API Node: Creating a Python endpoint that executes arbitrary SQL passed in the request
Hi everyone,
I’m working with Dataiku API Node (Python endpoint) and I’m exploring an API pattern where the endpoint can execute a SQL query that is passed dynamically in the API call.
Use case
The goal is to:
- Create a Python API endpoint
- Accept a SQL query as part of the request payload, for example:
{
"query": "SELECT COUNT(*) FROM TABLE"
}
- Execute that query on a predefined database connection (e.g.
SNOWFLAKE) - Return the results as JSON
This endpoint would only be used internally, but I’m fully aware that executing arbitrary SQL brings security concerns, so I’m trying to understand what is possible with Dataiku.
Is there a way to interact with a snowflake database using a sql statement in a Python endpoint ?
Here is what I tried :
import dataiku
from dataiku.core.sql import SQLExecutor2
dataiku.set_default_project_key("PROJECT_KEY")
# function to execute the query using SQLExecutor2
def executeQuery(database, query):
query_result = SQLExecutor2(connection=database).query_to_df(query)
return query_result
def api_py_function():
return executeQuery("SNOWFLAKE_CXN_NAME",
"SELECT COUNT(*) FROM SCEHMAS.TABLE")
result : no adapters were found for intercom/sql-queries/start-streaming
Thanks in advance.
Dataiku version used: 13.5.5
Answers
-
Turribeach Dataiku DSS Core Designer, Neuron, Dataiku DSS Adv Designer, Registered, Neuron 2023, Circle Member Posts: 2,696 NeuronWhy are you using a Python endpoint if there is already a built-in SQL Query endpoint type?
-
Hi,
I am unsure what you are doing, and your code seems to be just boilerplate.
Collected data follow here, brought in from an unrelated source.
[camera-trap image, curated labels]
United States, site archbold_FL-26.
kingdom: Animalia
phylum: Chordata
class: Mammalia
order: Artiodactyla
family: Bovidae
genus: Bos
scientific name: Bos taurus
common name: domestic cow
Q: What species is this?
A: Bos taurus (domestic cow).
So, it is not easy to help you with this subject.
Did you look at the documentation?
Does a code like this do the job:
dataset = dataiku.Dataset("pro_customers_sql") table_name = dataset.get_location_info().get('info', {}).get('quotedResolvedTableName') executor = SQLExecutor2(dataset=dataset) cid = Constant(str(customerId)) escaped_cid = toSQL(cid, dialect=Dialects.POSTGRES) # Replace by your DB query_reader = executor.query_to_iter( f"""SELECT "name", "job", "company" FROM {table_name} WHERE "id" = {escaped_cid}""") -
The SQL Query endpoint is a static way of querying the database, I want a solution that would allow me to do any query through the API call on the connexion.
-
Hello, thanks for taking a look, while reading the documentation I did another version of my python endpoint :
from dataiku import SQLExecutor2
from dataiku.apinode import utils
# Endpoint API DSS
def api_py_function():
# Connect to DSS and get a client
client = utils.get_self_client()
executor = SQLExecutor2(connection="SNOWFLAKE")
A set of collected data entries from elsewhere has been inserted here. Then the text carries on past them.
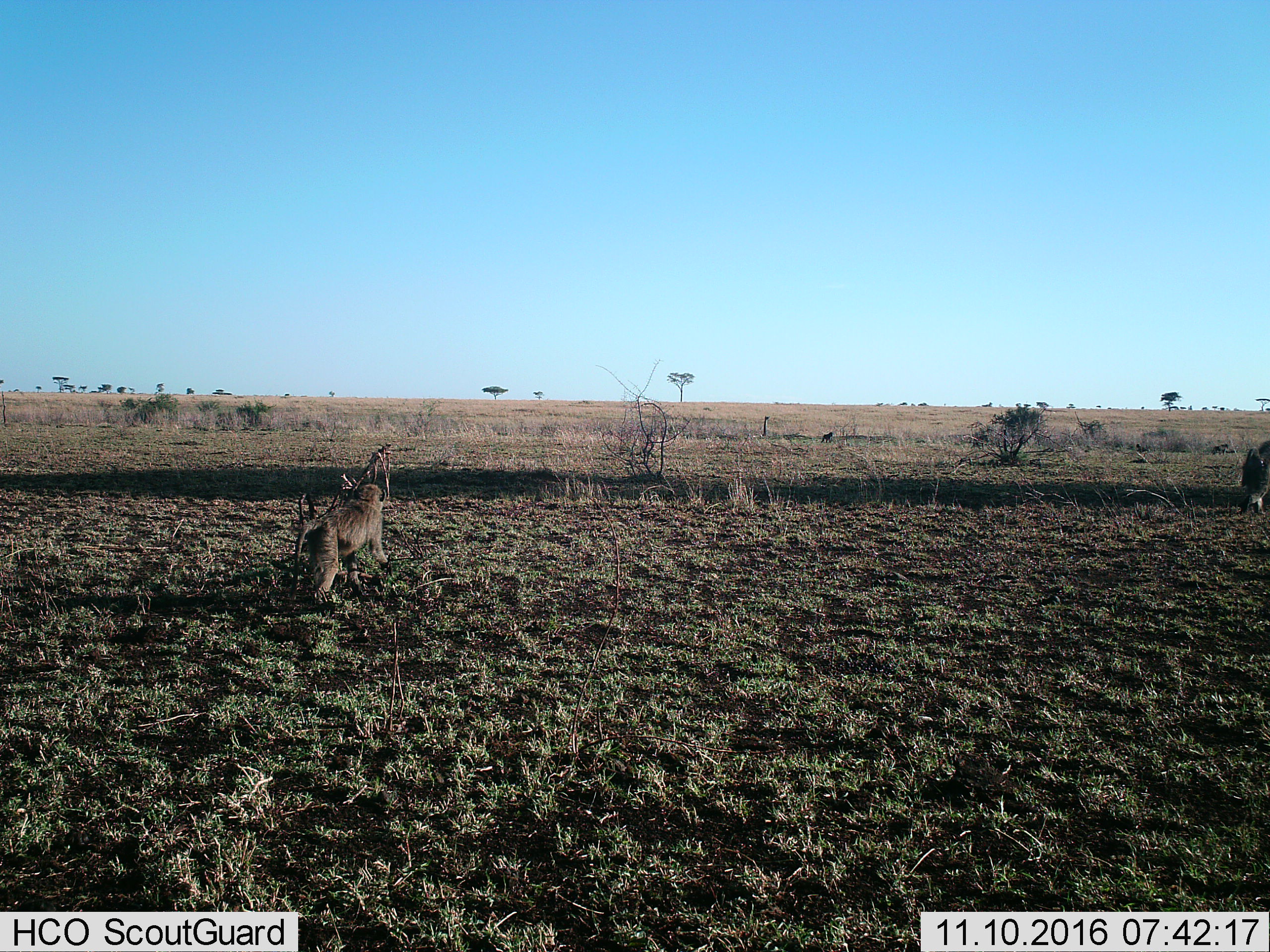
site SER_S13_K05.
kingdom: Animalia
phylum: Chordata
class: Mammalia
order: Primates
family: Cercopithecidae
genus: Papio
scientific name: Papio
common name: baboon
Baboon (Papio), count 3. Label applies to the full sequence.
query_reader = executor.query_to_iter("SELECT 1 FROM DUAL")
query_iterator = query_reader.iter_tuples()
return query_iteratorI get the error :
Failed: Failed to run function : <class 'Exception'> : Default project key is not specified (no DKU_CURRENT_PROJECT_KEY in env)
-
Hello,
And what about using: ?
-
After doing further testing, I found that the SQL drivers are not available on the aks pod where is hosted the python api.
Dataiku API Node does not support dynamic SQL execution via DSS-managed connections. This is a deliberate architectural and security constraint. The only supported way to execute SQL on API Node is through SQL Query endpoints with predefined queries.
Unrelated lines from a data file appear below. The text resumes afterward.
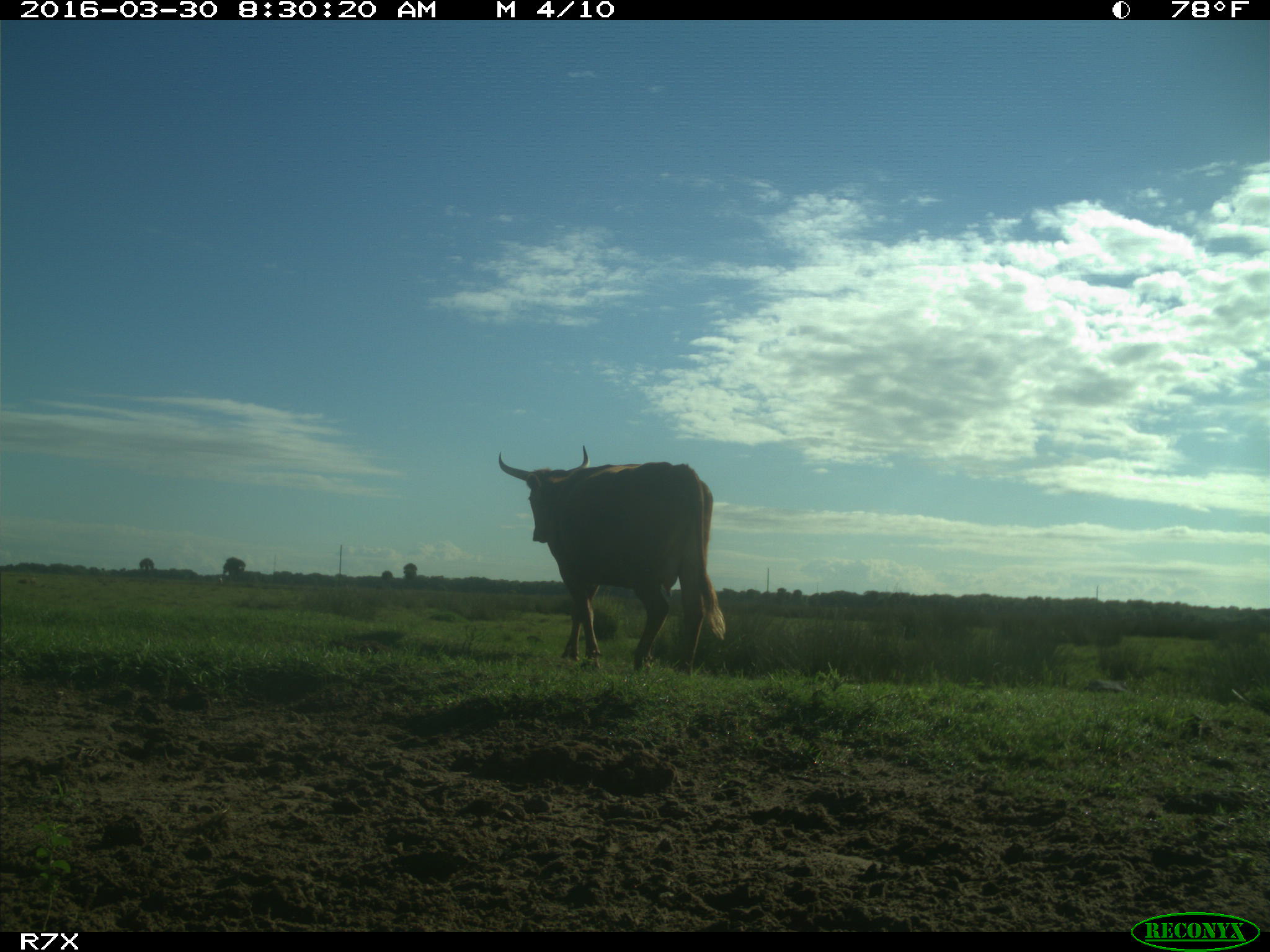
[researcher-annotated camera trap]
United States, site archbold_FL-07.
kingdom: Animalia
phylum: Chordata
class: Mammalia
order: Artiodactyla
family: Bovidae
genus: Bos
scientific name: Bos taurus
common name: domestic cow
Sadly, a SQL Endpoint like 'SELECT ?' wont be usable by the Python Endpoint as well since the parameters are passed in a Dict and surrounded by single quotes which will result in for example :
{'QUERY' : '1 FROM DUAL'} → SELECT '1 FROM DUAL' in Snowflake will give us the result of the API '1 FROM DUAL' instead of '1'.This behavior is intentional and consistent across databases. It prevents SQL injection, enforces query validation, and preserves execution plans. Consequently, SQL parameters cannot be used to alter the structure of a query, only its values.
The idea of exposing an API endpoint capable of executing arbitrary SQL passed dynamically by callers is generally an anti‑pattern. It introduces significant risks in terms of security (SQL injection, privilege escalation, data exfiltration), operational stability (unbounded queries, large result sets).